O segundo sentimento tem a ver com a esperança, porque estou convicto de que a vacina pode contribuir de maneira determinante para fazer-nos sair desta pandemia que durou demasiado tempo: a esperança é a de fechar uma fase da vida (quer pessoal quer coletiva) e abrir uma nova, que tenha o sabor do renascimento.
Sei que estas palavras não agradarão a todos. Uma parte não pequena de pessoas não se apresentou à vacinação, nem presumivelmente se vacinará. Creio que a ninguém agrade o uso excessivo de fármacos, nem o recurso frequente a substâncias produzidas quimicamente. Todavia, num momento de emergência como este, e na ausência de remédios igualmente eficazes, a vacina apresenta-se como o meio mais seguro para derrotar o Covid e acelerar a saída desta sofrida crise. Atestam-no devidamente os dados científicos.
A Igreja, por seu lado, nas suas sedes “oficiais” (penso nas palavras do papa Francisco e de bispos, e nos documentos da Academia Pontifícia para a Vida), não teve dúvidas em afirmar não só a liceidade das vacinas (não é mal vacinar-se), mas também o carácter ético da escolha da vacina (é um bem vacinar-se) para contribuir assim para a saúde e o bem comum de toda a coletividade: uma maneira de cuidar uns dos outros. Não só durante o processo de vacinação, mas durante o período que o antecedeu.
Em Portugal, o diretor-adjunto do “Público” sublinhou «a atitude irrepreensível» da Igreja católica ao longo dos meses. «Desde o primeiro momento» os responsáveis eclesiais «preferiram a via da responsabilidade em vez de fazer ouvidos moucos às recomendações das autoridades sanitárias como outros fizeram. Basta lembrar o que fizeram alguns responsáveis religiosos no Irão ou no Paquistão logo no início desta pandemia, ou na Índia, bem há pouco tempo, para perceber como as coisas poderiam ter sido diferentes».

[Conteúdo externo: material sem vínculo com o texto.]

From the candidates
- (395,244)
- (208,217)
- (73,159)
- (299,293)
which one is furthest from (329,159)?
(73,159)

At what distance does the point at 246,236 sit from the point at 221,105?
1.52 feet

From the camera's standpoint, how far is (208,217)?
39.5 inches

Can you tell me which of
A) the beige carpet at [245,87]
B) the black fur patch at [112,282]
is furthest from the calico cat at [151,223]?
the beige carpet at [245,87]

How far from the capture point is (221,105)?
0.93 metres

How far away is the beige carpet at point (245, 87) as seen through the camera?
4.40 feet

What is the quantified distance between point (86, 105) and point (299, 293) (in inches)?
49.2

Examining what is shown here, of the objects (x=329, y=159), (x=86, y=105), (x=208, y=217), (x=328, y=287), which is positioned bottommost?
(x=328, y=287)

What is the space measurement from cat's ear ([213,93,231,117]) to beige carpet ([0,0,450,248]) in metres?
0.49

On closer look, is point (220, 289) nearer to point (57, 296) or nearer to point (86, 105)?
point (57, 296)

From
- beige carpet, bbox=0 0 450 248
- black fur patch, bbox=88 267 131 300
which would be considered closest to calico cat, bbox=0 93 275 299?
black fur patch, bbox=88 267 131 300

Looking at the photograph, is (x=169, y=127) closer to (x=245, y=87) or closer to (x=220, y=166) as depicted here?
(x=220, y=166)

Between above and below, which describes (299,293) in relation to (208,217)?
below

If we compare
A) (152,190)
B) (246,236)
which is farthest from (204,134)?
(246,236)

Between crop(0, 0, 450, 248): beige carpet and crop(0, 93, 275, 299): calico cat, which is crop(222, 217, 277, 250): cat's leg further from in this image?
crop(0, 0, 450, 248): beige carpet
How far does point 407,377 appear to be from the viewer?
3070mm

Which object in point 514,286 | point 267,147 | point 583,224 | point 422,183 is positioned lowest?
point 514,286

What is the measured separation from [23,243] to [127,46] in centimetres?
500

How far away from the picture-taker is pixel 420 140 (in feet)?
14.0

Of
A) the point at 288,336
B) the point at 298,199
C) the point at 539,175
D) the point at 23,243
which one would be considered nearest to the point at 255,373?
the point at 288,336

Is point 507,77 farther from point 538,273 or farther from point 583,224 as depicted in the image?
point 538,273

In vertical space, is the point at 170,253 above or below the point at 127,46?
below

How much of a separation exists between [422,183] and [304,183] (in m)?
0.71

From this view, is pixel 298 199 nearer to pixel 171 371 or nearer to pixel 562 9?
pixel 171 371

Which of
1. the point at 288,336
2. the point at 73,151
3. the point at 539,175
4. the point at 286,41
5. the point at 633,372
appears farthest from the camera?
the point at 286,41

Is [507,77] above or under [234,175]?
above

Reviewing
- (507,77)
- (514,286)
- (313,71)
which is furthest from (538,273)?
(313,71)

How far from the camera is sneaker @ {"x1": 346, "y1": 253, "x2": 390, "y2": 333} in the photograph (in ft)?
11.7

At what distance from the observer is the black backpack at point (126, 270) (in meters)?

«Num país que continua fortemente marcado pelas festividades católicas, quando os picos do alarme se chamavam Natal ou Páscoa, nunca houve da parte dos responsáveis católicos portugueses um incentivo que não fosse ao cumprimento das regras e à adaptação do culto às contingências da crise sanitária. Casamentos e funerais tiveram de ser limitados, e centenas de festas e romarias não se realizaram, mesmo que isso representasse, como aconteceu com Fátima, uma brutal diminuição das entradas de donativos nos cofres da Igreja», assinalou David Pontes no editorial publicado a 14 de maio.
Na sequência do pedido feito há um ano pelo bispo de Leiria-Fátima, Card. António Marto, «a Igreja Católica portuguesa não ficará na “História como responsável pelo agravamento da pandemia a nível nacional”. Um exemplo que deve ser justamente celebrado, até em contraste com a negligência recente de outras autoridades e com a irresponsabilidade de muitos», concluiu David Pontes.
Ajudados também pelo verão que está a chegar, esperamos sair definitivamente desta dolorosa experiência para um novo início e para um novo renascimento.